Еще одно значительное отклонение Зенкевича от оригинала – двукратное повторение отсутствующего в оригинале и не употреблявшегося ранее в переводах «Ворона» слова «приговор».
Перенял он это слово от хозяина такого,
Кто под гнетом рока злого слышал, словно приговор,
Похоронный звон надежды и свой смертный приговор
Слышал в этом «Nevermore».
И вновь нежданно, но закономерно для описываемой эпохи в «якобы» переводном тексте появляется важнейший опознавательный знак – «хозяин». Нет смысла пояснять, кого называли «хозяином» и какими канатами он был связан с конечным приговором.
Тогда и бюст Паллады По вполне логично сопрягается с другим непосредственным атрибутом эпохи – бюстом «хозяина», присутствовавшим практически в каждом доме. И то, что ворон избирает для себя именно этот постамент, еще более концентрированно свидетельствует о времени.

Предоставленные материалы ::
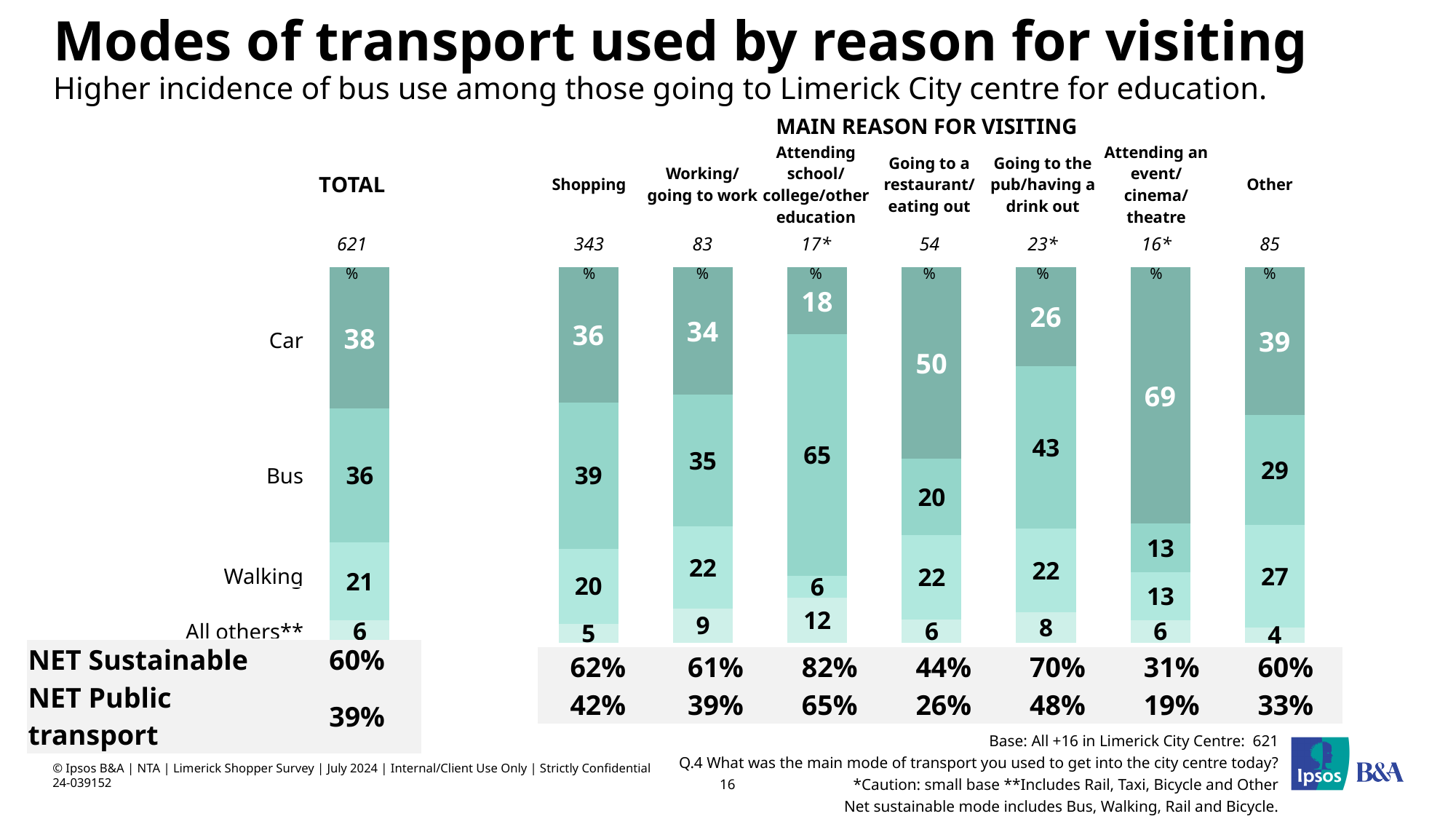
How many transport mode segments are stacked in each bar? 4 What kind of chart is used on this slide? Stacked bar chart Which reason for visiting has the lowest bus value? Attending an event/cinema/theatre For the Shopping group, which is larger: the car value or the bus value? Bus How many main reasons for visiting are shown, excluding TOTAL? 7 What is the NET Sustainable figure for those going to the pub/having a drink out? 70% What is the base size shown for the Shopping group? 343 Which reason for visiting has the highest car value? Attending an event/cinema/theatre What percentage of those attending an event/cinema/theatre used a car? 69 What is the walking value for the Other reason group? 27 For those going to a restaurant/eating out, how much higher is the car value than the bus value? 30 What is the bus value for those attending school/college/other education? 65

...

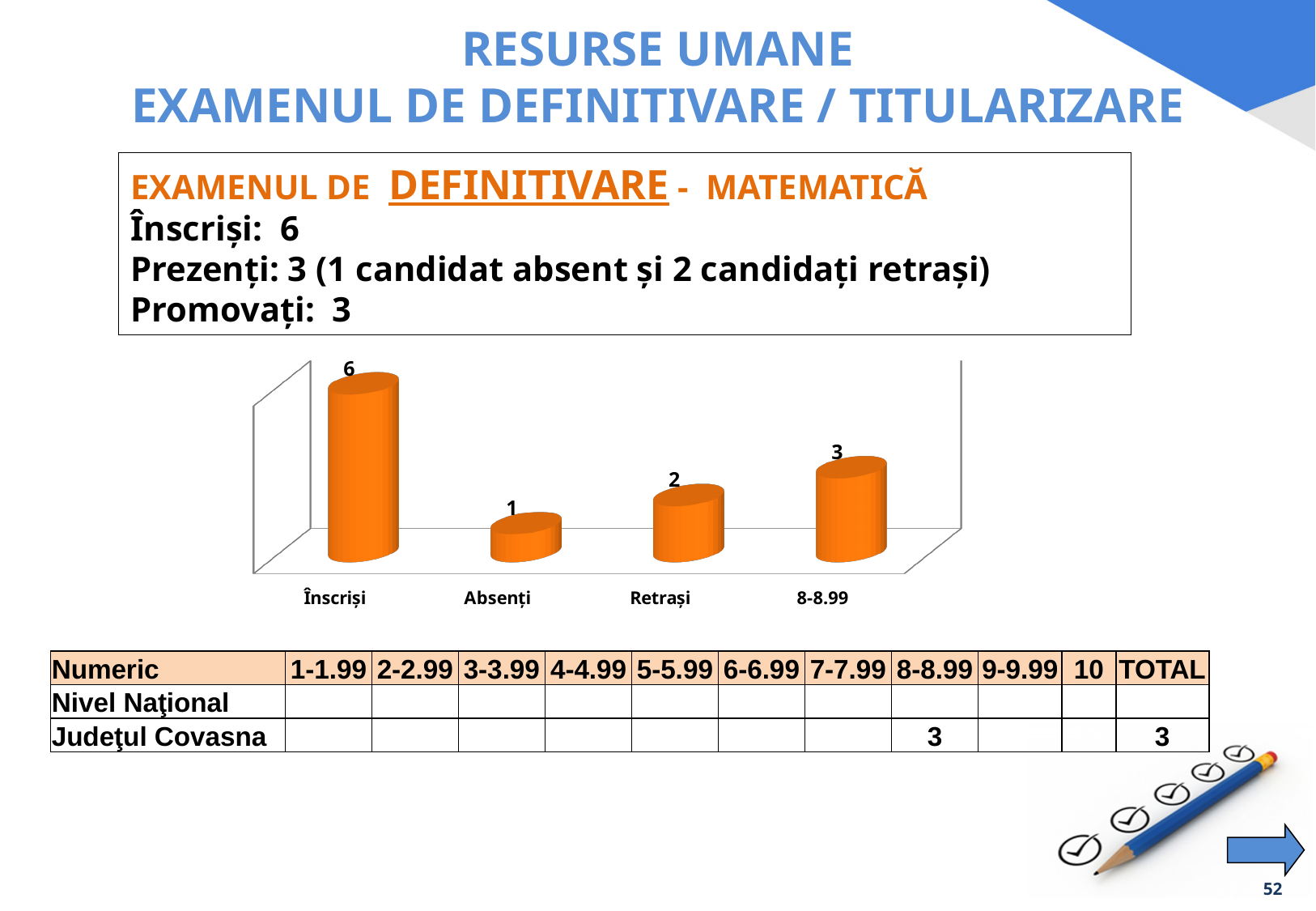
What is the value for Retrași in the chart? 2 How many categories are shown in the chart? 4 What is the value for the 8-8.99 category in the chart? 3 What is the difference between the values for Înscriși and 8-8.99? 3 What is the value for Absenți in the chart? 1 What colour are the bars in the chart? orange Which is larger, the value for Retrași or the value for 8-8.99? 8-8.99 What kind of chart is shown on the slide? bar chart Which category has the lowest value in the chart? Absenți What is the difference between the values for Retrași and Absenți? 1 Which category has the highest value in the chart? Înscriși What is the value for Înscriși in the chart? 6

---

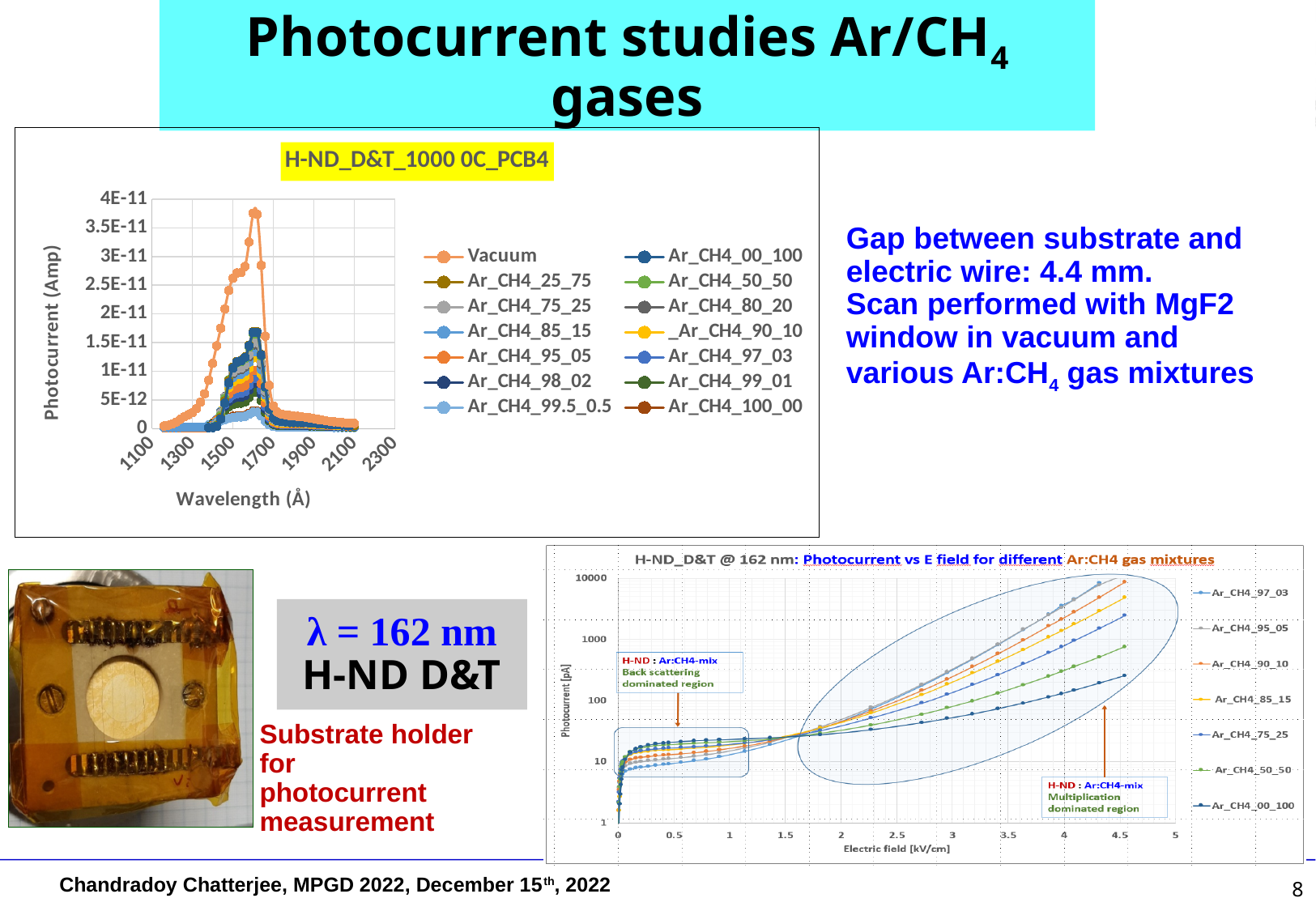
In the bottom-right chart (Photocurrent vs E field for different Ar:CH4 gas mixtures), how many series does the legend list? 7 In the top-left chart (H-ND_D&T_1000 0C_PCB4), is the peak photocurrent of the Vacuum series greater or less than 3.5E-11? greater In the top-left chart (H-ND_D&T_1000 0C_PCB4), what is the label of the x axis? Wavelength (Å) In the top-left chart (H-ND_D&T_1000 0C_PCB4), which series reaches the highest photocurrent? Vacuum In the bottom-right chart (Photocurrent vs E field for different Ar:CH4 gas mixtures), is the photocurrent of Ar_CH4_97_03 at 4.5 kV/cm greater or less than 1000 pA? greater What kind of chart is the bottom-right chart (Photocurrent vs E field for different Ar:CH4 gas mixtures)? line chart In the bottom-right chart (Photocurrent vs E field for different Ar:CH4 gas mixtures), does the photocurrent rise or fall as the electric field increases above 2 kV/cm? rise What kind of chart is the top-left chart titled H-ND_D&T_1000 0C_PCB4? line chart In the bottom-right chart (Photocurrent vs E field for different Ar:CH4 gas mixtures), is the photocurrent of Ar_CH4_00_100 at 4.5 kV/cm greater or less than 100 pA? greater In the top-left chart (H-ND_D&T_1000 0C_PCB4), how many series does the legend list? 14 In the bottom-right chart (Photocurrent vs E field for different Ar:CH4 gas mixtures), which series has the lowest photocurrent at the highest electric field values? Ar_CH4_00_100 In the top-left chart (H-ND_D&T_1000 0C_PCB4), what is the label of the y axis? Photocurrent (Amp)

Выполните задания ::
1. Ответьте по фрагменту о переводе «Ворона» на следующие вопросы.
(а) Какое слово, отсутствующее в оригинале, Зенкевич повторяет дважды?
(б) Какой важнейший опознавательный знак эпохи появляется в переводном тексте?
(в) С каким атрибутом эпохи сопрягается бюст Паллады?
2. Перепишите из фрагмента о переводе «Ворона» отрывок без изменений, начиная со слов «Перенял он это» и заканчивая словами «с конечным приговором.».
Пункты из предоставленных материалов с текстом никак не связаны.

Ответы к заданиям ::
1.
(а) Слово «приговор».
(б) «Хозяин».
(в) С бюстом «хозяина», присутствовавшим практически в каждом доме.

2.
Перенял он это слово от хозяина такого,
Кто под гнетом рока злого слышал, словно приговор,
Похоронный звон надежды и свой смертный приговор
Слышал в этом «Nevermore».
И вновь нежданно, но закономерно для описываемой эпохи в «якобы» переводном тексте появляется важнейший опознавательный знак – «хозяин». Нет смысла пояснять, кого называли «хозяином» и какими канатами он был связан с конечным приговором.